__Excerpt provided__.
=== Begin Enclosure ===
Purpose of the Study:

  • To systematically evaluate the efficacy of glutamatergic modulators as add-on treatments for schizophrenia using network meta-analysis.
  • To compare the effectiveness of various glutamatergic agents across different symptom domains and cognitive function.

Main Methods:

  • A comprehensive systematic search of major biomedical databases (PubMed, Embase, Cochrane Library, PsycInfo) was conducted up to January 2025.
  • A random-effects network meta-analysis was performed using a frequentist approach.
  • The certainty of evidence for treatment effects was assessed using the GRADE (Grading of Recommendations, Assessment, Development and Evaluations) approach.

Main Results:

  • 148 randomized controlled trials involving 12,339 patients were included in the analysis.
  • Piracetam (2400-4800 mg/day) demonstrated significant improvement in total psychopathology (SMD -0.94).
  • Benzoate (1000-2000 mg/day) was most effective for positive symptoms (SMD -0.43), and memantine (5-20 mg/day) for negative symptoms (SMD -0.64).
  • A combination of sarcosine (2000 mg/day) and benzoate (1000 mg/day) showed the greatest cognitive enhancement (SMD 1.08).
  • Memantine, N-acetylcysteine, and sarcosine showed benefits across multiple symptom domains.
  • Several other agents, including d-serine, evenamide, and N-acetylcysteine, demonstrated efficacy with moderate to high certainty.
=== End Enclosure ===
__Dataset section__.
=== Begin Enclosure ===
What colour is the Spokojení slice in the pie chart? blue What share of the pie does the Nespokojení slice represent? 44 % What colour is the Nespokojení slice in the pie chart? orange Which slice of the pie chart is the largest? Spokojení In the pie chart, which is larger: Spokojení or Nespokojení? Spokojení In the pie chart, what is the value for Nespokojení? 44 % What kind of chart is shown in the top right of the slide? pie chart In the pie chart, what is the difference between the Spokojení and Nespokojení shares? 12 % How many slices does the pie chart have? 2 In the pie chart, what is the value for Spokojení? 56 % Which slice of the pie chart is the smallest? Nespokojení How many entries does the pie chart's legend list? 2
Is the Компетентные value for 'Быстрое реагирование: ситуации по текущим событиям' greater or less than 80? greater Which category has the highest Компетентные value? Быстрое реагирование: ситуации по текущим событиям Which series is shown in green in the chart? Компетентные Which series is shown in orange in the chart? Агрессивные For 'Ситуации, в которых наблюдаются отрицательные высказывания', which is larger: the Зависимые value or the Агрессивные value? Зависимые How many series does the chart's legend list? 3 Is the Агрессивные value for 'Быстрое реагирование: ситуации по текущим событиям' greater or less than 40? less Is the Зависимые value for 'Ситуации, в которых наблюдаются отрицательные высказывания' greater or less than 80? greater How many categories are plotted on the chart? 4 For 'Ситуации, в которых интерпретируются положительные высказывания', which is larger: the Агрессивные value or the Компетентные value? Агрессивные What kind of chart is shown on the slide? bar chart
=== End Enclosure ===
__Questions__.
1. Reproduce, word for word, the part of the study summary on glutamatergic modulators that opens with the words containing "Purpose of the" and closes with "a frequentist approach.".
2. Decide whether each statement below agrees with the study summary on glutamatergic modulators, answering yes or no and quoting the deciding words: (a) The database search extended up to January 2025. (b) Piracetam was the most effective agent for positive symptoms. (c) The network meta-analysis used a Bayesian approach.
3. According to the study summary on glutamatergic modulators, which treatment showed the greatest cognitive enhancement?

__Exercise answers__.
1.
Purpose of the Study:

  • To systematically evaluate the efficacy of glutamatergic modulators as add-on treatments for schizophrenia using network meta-analysis.
  • To compare the effectiveness of various glutamatergic agents across different symptom domains and cognitive function.

Main Methods:

  • A comprehensive systematic search of major biomedical databases (PubMed, Embase, Cochrane Library, PsycInfo) was conducted up to January 2025.
  • A random-effects network meta-analysis was performed using a frequentist approach.

2.
(a) Yes: "was conducted up to January 2025."
(b) No: "Benzoate (1000-2000 mg/day) was most effective for positive symptoms (SMD -0.43)"
(c) No: "A random-effects network meta-analysis was performed using a frequentist approach."

3. A combination of sarcosine (2000 mg/day) and benzoate (1000 mg/day) showed the greatest cognitive enhancement (SMD 1.08).